- **DATA SUPPLIED**
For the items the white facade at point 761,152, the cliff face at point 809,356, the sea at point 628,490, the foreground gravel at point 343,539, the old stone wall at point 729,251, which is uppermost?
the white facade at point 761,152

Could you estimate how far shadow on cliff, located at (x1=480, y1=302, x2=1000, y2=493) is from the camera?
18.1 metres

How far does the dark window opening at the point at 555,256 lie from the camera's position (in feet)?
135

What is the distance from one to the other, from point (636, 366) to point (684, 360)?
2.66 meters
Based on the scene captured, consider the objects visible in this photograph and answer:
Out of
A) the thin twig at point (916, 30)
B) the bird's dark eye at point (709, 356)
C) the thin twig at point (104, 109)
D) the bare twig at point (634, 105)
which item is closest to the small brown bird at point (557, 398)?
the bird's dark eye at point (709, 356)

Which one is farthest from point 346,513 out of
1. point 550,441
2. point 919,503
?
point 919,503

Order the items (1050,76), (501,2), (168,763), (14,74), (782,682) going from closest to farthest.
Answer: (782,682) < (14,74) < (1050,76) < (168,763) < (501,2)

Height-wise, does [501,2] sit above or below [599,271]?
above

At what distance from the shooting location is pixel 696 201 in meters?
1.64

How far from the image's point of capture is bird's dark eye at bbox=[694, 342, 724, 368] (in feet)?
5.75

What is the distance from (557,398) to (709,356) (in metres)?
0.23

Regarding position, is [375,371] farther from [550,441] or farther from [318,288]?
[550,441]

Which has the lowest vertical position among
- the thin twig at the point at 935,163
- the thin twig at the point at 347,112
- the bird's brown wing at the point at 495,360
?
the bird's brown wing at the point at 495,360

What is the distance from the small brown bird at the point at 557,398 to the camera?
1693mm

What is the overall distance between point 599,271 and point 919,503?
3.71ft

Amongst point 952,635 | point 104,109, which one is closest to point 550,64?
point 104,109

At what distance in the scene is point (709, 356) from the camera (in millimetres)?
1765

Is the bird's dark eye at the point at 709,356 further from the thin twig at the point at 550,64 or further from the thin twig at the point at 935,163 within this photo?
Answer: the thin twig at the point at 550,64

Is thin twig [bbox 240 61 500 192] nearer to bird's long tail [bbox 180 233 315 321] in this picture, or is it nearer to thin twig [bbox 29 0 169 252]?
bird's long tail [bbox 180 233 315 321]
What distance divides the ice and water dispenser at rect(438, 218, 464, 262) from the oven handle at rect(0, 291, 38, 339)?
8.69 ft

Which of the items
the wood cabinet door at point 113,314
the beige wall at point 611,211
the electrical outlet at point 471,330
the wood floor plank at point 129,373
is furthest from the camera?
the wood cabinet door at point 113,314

- **GOAL**
Recast the data above as a JSON list of strings, one string per line, leaving out blank lines.

- **FINAL RESULT**
[
  "For the items the white facade at point 761,152, the cliff face at point 809,356, the sea at point 628,490, the foreground gravel at point 343,539, the old stone wall at point 729,251, which is uppermost?",
  "the white facade at point 761,152",
  "Could you estimate how far shadow on cliff, located at (x1=480, y1=302, x2=1000, y2=493) is from the camera?",
  "18.1 metres",
  "How far does the dark window opening at the point at 555,256 lie from the camera's position (in feet)?",
  "135",
  "What is the distance from one to the other, from point (636, 366) to point (684, 360)?",
  "2.66 meters",
  "Based on the scene captured, consider the objects visible in this photograph and answer:",
  "Out of",
  "A) the thin twig at point (916, 30)",
  "B) the bird's dark eye at point (709, 356)",
  "C) the thin twig at point (104, 109)",
  "D) the bare twig at point (634, 105)",
  "which item is closest to the small brown bird at point (557, 398)?",
  "the bird's dark eye at point (709, 356)",
  "Which one is farthest from point 346,513 out of",
  "1. point 550,441",
  "2. point 919,503",
  "?",
  "point 919,503",
  "Order the items (1050,76), (501,2), (168,763), (14,74), (782,682) going from closest to farthest.",
  "Answer: (782,682) < (14,74) < (1050,76) < (168,763) < (501,2)",
  "Height-wise, does [501,2] sit above or below [599,271]?",
  "above",
  "At what distance from the shooting location is pixel 696 201 in meters?",
  "1.64",
  "How far from the image's point of capture is bird's dark eye at bbox=[694, 342, 724, 368] (in feet)?",
  "5.75",
  "What is the distance from (557,398) to (709,356) (in metres)?",
  "0.23",
  "Regarding position, is [375,371] farther from [550,441] or farther from [318,288]?",
  "[550,441]",
  "Which has the lowest vertical position among",
  "- the thin twig at the point at 935,163",
  "- the thin twig at the point at 347,112",
  "- the bird's brown wing at the point at 495,360",
  "?",
  "the bird's brown wing at the point at 495,360",
  "What is the distance from the small brown bird at the point at 557,398 to the camera?",
  "1693mm",
  "What is the overall distance between point 599,271 and point 919,503?",
  "3.71ft",
  "Amongst point 952,635 | point 104,109, which one is closest to point 550,64?",
  "point 104,109",
  "At what distance in the scene is point (709, 356) from the camera (in millimetres)?",
  "1765",
  "Is the bird's dark eye at the point at 709,356 further from the thin twig at the point at 550,64 or further from the thin twig at the point at 935,163 within this photo?",
  "Answer: the thin twig at the point at 550,64",
  "Is thin twig [bbox 240 61 500 192] nearer to bird's long tail [bbox 180 233 315 321] in this picture, or is it nearer to thin twig [bbox 29 0 169 252]?",
  "bird's long tail [bbox 180 233 315 321]",
  "What distance divides the ice and water dispenser at rect(438, 218, 464, 262) from the oven handle at rect(0, 291, 38, 339)?",
  "8.69 ft",
  "Which of the items",
  "the wood cabinet door at point 113,314",
  "the beige wall at point 611,211",
  "the electrical outlet at point 471,330",
  "the wood floor plank at point 129,373",
  "is furthest from the camera?",
  "the wood cabinet door at point 113,314"
]